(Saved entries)
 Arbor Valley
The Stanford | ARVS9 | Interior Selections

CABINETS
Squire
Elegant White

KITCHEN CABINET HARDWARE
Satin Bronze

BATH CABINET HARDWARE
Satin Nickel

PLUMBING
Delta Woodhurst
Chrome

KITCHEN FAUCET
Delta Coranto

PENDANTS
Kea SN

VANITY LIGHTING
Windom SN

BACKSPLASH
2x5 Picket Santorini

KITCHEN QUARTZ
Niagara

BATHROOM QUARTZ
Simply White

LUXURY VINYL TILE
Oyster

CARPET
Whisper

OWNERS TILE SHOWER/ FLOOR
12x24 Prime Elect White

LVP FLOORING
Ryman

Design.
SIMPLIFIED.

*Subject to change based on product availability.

--

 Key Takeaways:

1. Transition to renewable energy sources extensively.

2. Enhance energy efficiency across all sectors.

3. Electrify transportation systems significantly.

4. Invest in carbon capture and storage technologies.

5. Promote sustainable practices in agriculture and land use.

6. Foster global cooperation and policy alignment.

#### What is required:
Starting at the line above that contains "BATH CABINET HARDWARE", repeat each line exactly up to and including the line that contains "SIMPLIFIED.", and stop there.

#### Exercise result:
BATH CABINET HARDWARE
Satin Nickel

PLUMBING
Delta Woodhurst
Chrome

KITCHEN FAUCET
Delta Coranto

PENDANTS
Kea SN

VANITY LIGHTING
Windom SN

BACKSPLASH
2x5 Picket Santorini

KITCHEN QUARTZ
Niagara

BATHROOM QUARTZ
Simply White

LUXURY VINYL TILE
Oyster

CARPET
Whisper

OWNERS TILE SHOWER/ FLOOR
12x24 Prime Elect White

LVP FLOORING
Ryman

Design.
SIMPLIFIED.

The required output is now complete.